Raw records

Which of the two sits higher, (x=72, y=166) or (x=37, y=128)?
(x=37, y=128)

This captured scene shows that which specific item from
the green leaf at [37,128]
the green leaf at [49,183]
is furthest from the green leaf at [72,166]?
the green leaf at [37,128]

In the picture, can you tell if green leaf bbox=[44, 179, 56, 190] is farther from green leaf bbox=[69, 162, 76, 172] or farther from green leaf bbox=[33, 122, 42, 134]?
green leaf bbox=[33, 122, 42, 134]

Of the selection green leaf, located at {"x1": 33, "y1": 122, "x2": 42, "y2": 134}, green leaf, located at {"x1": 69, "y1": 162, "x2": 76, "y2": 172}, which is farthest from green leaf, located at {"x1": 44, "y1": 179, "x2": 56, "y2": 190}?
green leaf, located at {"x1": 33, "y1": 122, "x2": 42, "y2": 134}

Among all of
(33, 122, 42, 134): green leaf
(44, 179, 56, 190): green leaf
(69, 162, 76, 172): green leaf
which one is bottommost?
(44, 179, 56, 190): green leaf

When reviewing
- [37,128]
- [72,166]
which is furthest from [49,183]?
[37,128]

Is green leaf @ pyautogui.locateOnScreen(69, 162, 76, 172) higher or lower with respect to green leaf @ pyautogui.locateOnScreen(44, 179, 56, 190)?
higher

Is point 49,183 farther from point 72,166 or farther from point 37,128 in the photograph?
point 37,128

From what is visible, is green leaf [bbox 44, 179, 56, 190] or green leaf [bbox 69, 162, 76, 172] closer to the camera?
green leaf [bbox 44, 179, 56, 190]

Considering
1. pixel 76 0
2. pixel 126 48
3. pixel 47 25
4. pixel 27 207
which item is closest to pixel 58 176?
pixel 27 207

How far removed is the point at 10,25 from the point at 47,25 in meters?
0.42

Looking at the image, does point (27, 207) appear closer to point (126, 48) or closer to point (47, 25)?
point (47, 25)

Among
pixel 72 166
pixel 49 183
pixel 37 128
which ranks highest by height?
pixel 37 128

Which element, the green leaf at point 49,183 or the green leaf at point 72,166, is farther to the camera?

Stated exercise
Please reprint all of the records above, changing every "furthest" to "most distant" and leaving everything else untouched.

Written solution
Which of the two sits higher, (x=72, y=166) or (x=37, y=128)?
(x=37, y=128)

This captured scene shows that which specific item from
the green leaf at [37,128]
the green leaf at [49,183]
is most distant from the green leaf at [72,166]?
the green leaf at [37,128]

In the picture, can you tell if green leaf bbox=[44, 179, 56, 190] is farther from green leaf bbox=[69, 162, 76, 172] or farther from green leaf bbox=[33, 122, 42, 134]?
green leaf bbox=[33, 122, 42, 134]

Of the selection green leaf, located at {"x1": 33, "y1": 122, "x2": 42, "y2": 134}, green leaf, located at {"x1": 69, "y1": 162, "x2": 76, "y2": 172}, which is farthest from green leaf, located at {"x1": 44, "y1": 179, "x2": 56, "y2": 190}?
green leaf, located at {"x1": 33, "y1": 122, "x2": 42, "y2": 134}

Among all of
(33, 122, 42, 134): green leaf
(44, 179, 56, 190): green leaf
(69, 162, 76, 172): green leaf
which one is bottommost?
(44, 179, 56, 190): green leaf

When reviewing
- [37,128]
- [72,166]
which is most distant from [49,183]?
[37,128]

Is green leaf @ pyautogui.locateOnScreen(69, 162, 76, 172) higher or lower with respect to green leaf @ pyautogui.locateOnScreen(44, 179, 56, 190)?
higher

Is point 49,183 farther from point 72,166 or farther from point 37,128 in the photograph?
point 37,128

From what is visible, is green leaf [bbox 44, 179, 56, 190] or green leaf [bbox 69, 162, 76, 172] closer to the camera?
green leaf [bbox 44, 179, 56, 190]

Considering
1. pixel 76 0
2. pixel 126 48
3. pixel 47 25
4. pixel 27 207
which item is closest to pixel 58 176?
pixel 27 207

How far removed is the point at 10,25 from the point at 47,25 in meters?
0.42

Looking at the image, does point (27, 207) appear closer to point (126, 48) or closer to point (47, 25)?
point (47, 25)

Among
pixel 72 166
pixel 49 183
pixel 37 128
which ranks highest by height?
pixel 37 128

Which element, the green leaf at point 49,183 or the green leaf at point 72,166, is farther to the camera?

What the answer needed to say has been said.